"""

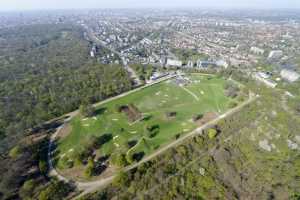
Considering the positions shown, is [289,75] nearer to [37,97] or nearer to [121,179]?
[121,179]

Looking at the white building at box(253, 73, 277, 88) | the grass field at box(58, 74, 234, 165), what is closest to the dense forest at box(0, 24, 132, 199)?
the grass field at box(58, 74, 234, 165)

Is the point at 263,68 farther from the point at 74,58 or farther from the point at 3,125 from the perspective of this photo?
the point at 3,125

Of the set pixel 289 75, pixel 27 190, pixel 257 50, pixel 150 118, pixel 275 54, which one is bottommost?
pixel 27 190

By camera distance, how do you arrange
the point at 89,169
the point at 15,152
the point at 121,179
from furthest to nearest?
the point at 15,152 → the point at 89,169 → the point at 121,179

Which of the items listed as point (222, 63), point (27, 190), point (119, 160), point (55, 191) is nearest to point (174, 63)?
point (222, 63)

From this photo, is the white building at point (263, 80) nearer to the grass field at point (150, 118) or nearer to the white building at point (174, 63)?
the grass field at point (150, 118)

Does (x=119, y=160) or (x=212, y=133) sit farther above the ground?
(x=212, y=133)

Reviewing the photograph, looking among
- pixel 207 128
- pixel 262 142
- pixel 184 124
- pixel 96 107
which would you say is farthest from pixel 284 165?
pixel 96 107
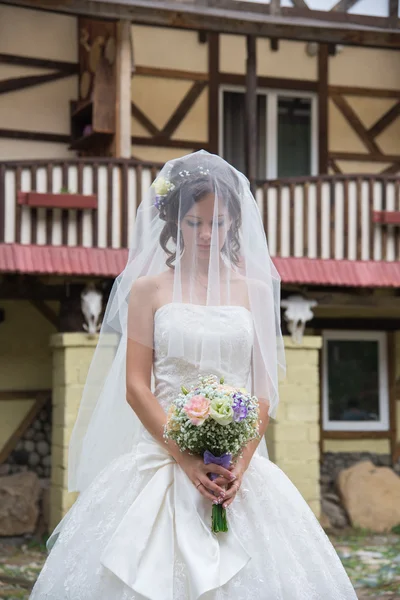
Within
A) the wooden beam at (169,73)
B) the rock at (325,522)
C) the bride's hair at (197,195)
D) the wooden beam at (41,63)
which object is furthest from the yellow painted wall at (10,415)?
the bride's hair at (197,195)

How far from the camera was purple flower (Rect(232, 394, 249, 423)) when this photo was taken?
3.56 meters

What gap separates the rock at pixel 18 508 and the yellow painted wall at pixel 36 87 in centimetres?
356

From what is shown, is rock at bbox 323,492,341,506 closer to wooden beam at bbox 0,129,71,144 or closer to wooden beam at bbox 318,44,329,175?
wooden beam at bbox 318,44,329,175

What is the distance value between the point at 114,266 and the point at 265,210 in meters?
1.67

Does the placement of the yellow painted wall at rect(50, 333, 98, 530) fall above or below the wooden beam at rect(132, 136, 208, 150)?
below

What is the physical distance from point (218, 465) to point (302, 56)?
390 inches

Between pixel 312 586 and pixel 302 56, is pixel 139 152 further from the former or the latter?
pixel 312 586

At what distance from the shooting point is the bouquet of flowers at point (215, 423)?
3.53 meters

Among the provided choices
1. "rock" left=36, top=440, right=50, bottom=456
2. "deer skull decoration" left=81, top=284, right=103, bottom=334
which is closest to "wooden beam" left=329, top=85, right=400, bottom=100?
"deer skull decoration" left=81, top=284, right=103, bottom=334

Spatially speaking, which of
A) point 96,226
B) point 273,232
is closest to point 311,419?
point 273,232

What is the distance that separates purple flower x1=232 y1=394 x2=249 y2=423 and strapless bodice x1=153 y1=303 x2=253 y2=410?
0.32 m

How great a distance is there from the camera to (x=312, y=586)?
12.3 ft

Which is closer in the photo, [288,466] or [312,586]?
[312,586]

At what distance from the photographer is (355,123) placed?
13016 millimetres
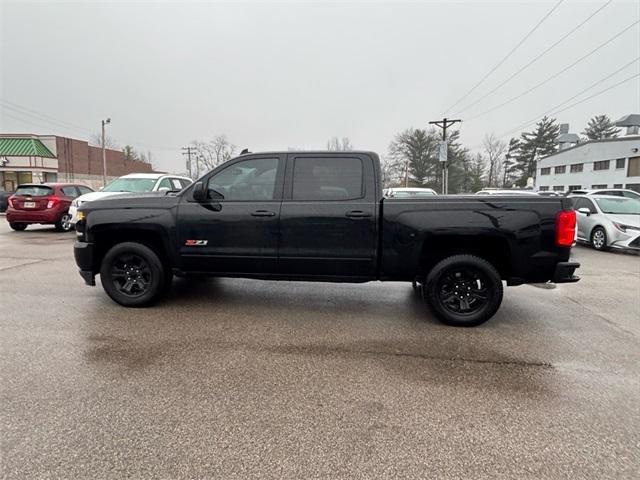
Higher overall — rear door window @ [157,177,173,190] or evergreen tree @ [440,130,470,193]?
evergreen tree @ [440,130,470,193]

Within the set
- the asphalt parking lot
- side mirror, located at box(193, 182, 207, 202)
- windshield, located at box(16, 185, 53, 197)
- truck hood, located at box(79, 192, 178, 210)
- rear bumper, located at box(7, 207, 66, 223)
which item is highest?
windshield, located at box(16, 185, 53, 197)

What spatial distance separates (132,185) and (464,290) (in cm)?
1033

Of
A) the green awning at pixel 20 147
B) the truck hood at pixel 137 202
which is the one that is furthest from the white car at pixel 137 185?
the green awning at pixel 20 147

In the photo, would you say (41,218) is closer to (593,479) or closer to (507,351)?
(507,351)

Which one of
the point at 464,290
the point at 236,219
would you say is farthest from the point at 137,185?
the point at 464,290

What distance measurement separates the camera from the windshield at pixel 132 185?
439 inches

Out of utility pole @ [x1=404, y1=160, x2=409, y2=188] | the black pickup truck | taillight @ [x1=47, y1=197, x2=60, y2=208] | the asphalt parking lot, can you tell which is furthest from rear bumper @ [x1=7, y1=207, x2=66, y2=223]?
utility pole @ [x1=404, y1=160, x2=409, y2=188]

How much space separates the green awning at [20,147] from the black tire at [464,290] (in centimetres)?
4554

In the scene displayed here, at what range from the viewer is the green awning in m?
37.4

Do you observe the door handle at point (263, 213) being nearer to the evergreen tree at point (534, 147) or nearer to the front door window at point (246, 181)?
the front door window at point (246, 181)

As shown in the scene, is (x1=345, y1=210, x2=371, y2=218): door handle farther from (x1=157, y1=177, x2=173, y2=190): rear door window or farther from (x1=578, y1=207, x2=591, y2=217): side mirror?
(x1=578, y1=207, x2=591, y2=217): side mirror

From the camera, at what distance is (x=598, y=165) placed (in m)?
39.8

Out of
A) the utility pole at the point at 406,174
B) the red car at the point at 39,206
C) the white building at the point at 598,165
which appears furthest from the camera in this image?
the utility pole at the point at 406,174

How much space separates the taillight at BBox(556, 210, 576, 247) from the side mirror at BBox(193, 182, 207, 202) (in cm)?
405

"""

# Task statement
Convert the portion of the data above that opens with the line containing "Reviewing the photograph, looking among" and closes with the line containing "13016 millimetres", both included, into a Markdown table with the columns Row and Line. Put each line in its own row, numbered in order. Skip blank lines and leave out the pictures.

# The reply
| Row | Line |
|---|---|
| 1 | Reviewing the photograph, looking among |
| 2 | - pixel 207 128 |
| 3 | - pixel 262 142 |
| 4 | - pixel 184 124 |
| 5 | - pixel 96 107 |
| 6 | which would you say is farthest from pixel 284 165? |
| 7 | pixel 96 107 |
| 8 | Within |
| 9 | A) the wooden beam at (169,73) |
| 10 | B) the rock at (325,522) |
| 11 | C) the bride's hair at (197,195) |
| 12 | D) the wooden beam at (41,63) |
| 13 | which object is furthest from the yellow painted wall at (10,415)? |
| 14 | the bride's hair at (197,195) |
| 15 | How far from the camera was purple flower (Rect(232, 394, 249, 423)) when this photo was taken? |
| 16 | 3.56 meters |
| 17 | What gap separates the rock at pixel 18 508 and the yellow painted wall at pixel 36 87 in centimetres? |
| 18 | 356 |
| 19 | From what is shown, is rock at bbox 323,492,341,506 closer to wooden beam at bbox 0,129,71,144 or closer to wooden beam at bbox 318,44,329,175? |
| 20 | wooden beam at bbox 318,44,329,175 |
| 21 | What is the distance value between the point at 114,266 and the point at 265,210 in meters? |
| 22 | 1.67 |
| 23 | Does the placement of the yellow painted wall at rect(50, 333, 98, 530) fall above or below the wooden beam at rect(132, 136, 208, 150)? |
| 24 | below |
| 25 | What is the physical distance from point (218, 465) to point (302, 56)? |
| 26 | 390 inches |
| 27 | Between pixel 312 586 and pixel 302 56, is pixel 139 152 further from the former or the latter? |
| 28 | pixel 312 586 |
| 29 | At what distance from the shooting point is the bouquet of flowers at point (215, 423)? |
| 30 | 3.53 meters |
| 31 | Among the provided choices |
| 32 | 1. "rock" left=36, top=440, right=50, bottom=456 |
| 33 | 2. "deer skull decoration" left=81, top=284, right=103, bottom=334 |
| 34 | which is closest to "wooden beam" left=329, top=85, right=400, bottom=100? |
| 35 | "deer skull decoration" left=81, top=284, right=103, bottom=334 |
| 36 | Spatially speaking, which of |
| 37 | A) point 96,226 |
| 38 | B) point 273,232 |
| 39 | is closest to point 311,419? |
| 40 | point 273,232 |
| 41 | What is the distance that separates purple flower x1=232 y1=394 x2=249 y2=423 and strapless bodice x1=153 y1=303 x2=253 y2=410? |
| 42 | 0.32 m |
| 43 | How great a distance is there from the camera to (x=312, y=586)? |
| 44 | 12.3 ft |
| 45 | Which is closer in the photo, [288,466] or [312,586]? |
| 46 | [312,586] |
| 47 | At what distance from the photographer is (355,123) placed? |
| 48 | 13016 millimetres |